Created with ggplot2 + coord_polar() for pie charts, ggflags for country indicators, showtext for custom fonts, and scales for proportional sizing based on average calories per recipe
#TidyTuesday
Author
Aditya Dahiya
Published
September 23, 2025
About the Data
This week’s dataset explores a comprehensive collection of recipes from Allrecipes.com, curated through the tastyR package and prepared for analysis. The collection includes two complementary datasets: all_recipes containing 14,426 general recipes, and cuisines featuring 2,218 recipes categorized by country of origin. Both datasets provide rich recipe information including ingredients, comprehensive nutritional data (calories, fat, carbohydrates, protein), cooking logistics (preparation and cooking times), user engagement metrics (ratings and reviews), and serving sizes. All data has been systematically cleaned and standardized to facilitate straightforward comparisons and visual exploration. The datasets open up numerous analytical opportunities, from identifying the most successful recipe authors and exploring relationships between cooking time and ratings, to discovering which cuisines achieve the highest user satisfaction and finding the most “actionable” recipes that balance high ratings with minimal time investment. This curated collection was assembled by Brian Mubia and represents a valuable resource for exploring culinary trends, user preferences, and recipe performance patterns across diverse cooking traditions and styles.

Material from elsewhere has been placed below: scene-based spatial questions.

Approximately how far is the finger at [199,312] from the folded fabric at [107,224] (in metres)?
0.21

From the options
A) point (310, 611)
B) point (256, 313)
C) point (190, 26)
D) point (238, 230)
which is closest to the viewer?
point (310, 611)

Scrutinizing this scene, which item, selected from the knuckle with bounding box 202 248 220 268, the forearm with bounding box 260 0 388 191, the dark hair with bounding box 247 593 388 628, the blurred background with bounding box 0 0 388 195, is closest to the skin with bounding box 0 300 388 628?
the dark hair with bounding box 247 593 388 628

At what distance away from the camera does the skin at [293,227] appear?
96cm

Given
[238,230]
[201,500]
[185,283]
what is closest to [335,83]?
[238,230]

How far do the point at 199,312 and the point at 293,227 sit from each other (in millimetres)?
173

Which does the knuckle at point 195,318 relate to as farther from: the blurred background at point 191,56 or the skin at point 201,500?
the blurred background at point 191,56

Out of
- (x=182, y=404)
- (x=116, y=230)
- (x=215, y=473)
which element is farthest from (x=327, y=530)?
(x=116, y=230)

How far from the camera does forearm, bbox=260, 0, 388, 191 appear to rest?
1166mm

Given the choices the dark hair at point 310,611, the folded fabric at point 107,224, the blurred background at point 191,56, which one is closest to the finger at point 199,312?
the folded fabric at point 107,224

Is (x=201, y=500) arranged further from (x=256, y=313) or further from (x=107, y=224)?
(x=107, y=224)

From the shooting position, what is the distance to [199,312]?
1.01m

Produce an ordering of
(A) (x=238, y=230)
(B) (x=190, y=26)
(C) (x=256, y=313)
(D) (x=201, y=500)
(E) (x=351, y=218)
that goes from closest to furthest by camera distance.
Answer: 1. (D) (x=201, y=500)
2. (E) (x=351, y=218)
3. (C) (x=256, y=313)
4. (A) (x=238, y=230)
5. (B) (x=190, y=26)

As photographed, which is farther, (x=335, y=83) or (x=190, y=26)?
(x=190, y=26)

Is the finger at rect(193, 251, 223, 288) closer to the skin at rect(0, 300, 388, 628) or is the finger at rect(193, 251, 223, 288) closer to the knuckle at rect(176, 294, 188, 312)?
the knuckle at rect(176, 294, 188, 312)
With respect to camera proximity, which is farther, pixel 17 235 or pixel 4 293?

Figure 1: This visualization explores the nutritional profiles of 42 global cuisines from the Allrecipes dataset, with each pie chart representing a different culinary tradition. The size of each pie is proportional to the average calories per recipe, ranging from Malaysian cuisine at 247 calories to Italian at 488 calories. Within each pie, colored segments reveal the macronutrient balance: red for carbohydrates, yellow for fats, and green for proteins, with percentages displayed for each segment. Country flags at the center help identify each cuisine’s origin. The data reveals fascinating patterns—Italian and German cuisines tend to be more calorie-dense, while Asian cuisines like Vietnamese and Thai generally show lower calorie averages. Some cuisines like Brazilian and Turkish show relatively balanced macronutrient distributions, while others like certain European cuisines lean more heavily toward carbohydrates, reflecting their traditional grain and pasta-based dishes.
How I Made This Graphic
I created this comprehensive visualization using R and the tidyverse ecosystem, leveraging several specialized packages for enhanced functionality. The foundation was built with ggplot2 for the core plotting framework, enhanced by ggtext for markdown text support in titles and subtitles. I used showtext and Google Fonts to incorporate custom typography (Saira family fonts) for a polished aesthetic. The polar coordinate system transformed rectangular bar charts into pie charts using coord_polar(), while ggflags added country flags at each pie center. Data manipulation relied heavily on dplyr for grouping and summarizing nutritional data, with tidyr for reshaping data into the long format required for visualization. The scales package normalized calorie values to create proportional pie sizes, and patchwork enabled the multi-panel layout through facet_wrap(). Color choices used a custom palette to distinguish carbohydrates, fats, and proteins across the 42 featured cuisines.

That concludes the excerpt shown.